Со всех сторон на тропинку, ведущую к крыльцу дома, лезли ветви деревьев - больших и малых, хвойных и лиственных. Кроме них и многочисленных кустов, щедро рассаженных по всем свободным уголкам, ничего вокруг не было видно. Даже фасад дома терялся в чём-то ползучем - виноград или просто какой-то вьюн.
Хозяин будто намеренно хотел спрятаться от всего остального мира за плотной зелёной стеной. Или, быть может, желал создать здесь, на своём участке, из подручных средств кусочек максимально другого измерения, такого, какое он видел в своих снах и грезах. Потому что это было не похоже ни на что - в лесу нет такой хаотичности растений, а в ботанических садах - такой плотности.
Видимо, земля и окружающее пространство в целом представлялись хозяину белым листком бумаги, который он должен был закрасить всем, что попадалось под руку, лишь бы не видеть его белизны.
Или он просто ненавидел то, что было вокруг.

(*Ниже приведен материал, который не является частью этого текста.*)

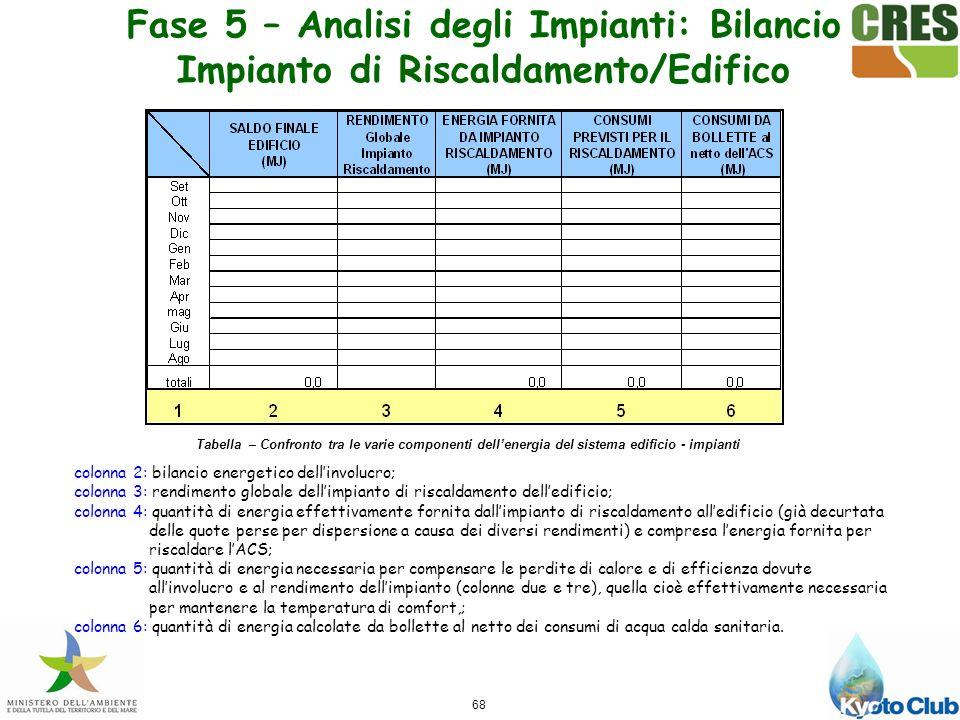 Fase 5 – Analisi degli Impianti: Bilancio Impianto di Riscaldamento/Edifico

- Странное место. - сказала Вика шёпотом.
- Оно тебя пугает?
- Да нет... Ощущение непривычное. Как будто попала в сказку. Только не понятно в какую - плохую или хорошую.
- Со сказкой это ты верно подметила. Собственно, туда и идём. Заходи.
Я открыл двери.
Внутри крыльца была сущая темень.
Ни окон, ни малейшей щёлочки. Дверное стекло изнутри было чем-то завешено.
- Тут налево надо. - сказал я. - Смотри, осторожней, не споткнись. Давай руку.
- Крадёмся как воры. - хихикнула Вика.
- Нам нужно только самое главное. Его и возьмём.
- И что это? - спросила она.
- Не знаю... тарелка супа.
- Нам придётся красть суп? Ты же сказал, что нас тут с радостью накормят.
- Ага, точно... Это я так, образно.
- Что образно? - не унималась Вика, она даже стала на месте. - Что нас здесь накормят или что нам придется красть?
Я тихонько рассмеялся.
- Да не ссы ты, всё хорошо будет. Потому что образно - всё. А вот и дверь. Наконец-то!
Я открыл дверь, и мы вошли внутрь.
Внутри было светло.
Пройдя пару шагов по небольшому коридору и повернув налево, мы увидели кухню, освещённую так ярко, словно где-то вблизи находился прожектор.
Но никаких прожекторов не было. Люстра не горела. Телевизор был выключен.
Источником столь яркого света являлось большое, чуть не во всю стену окно.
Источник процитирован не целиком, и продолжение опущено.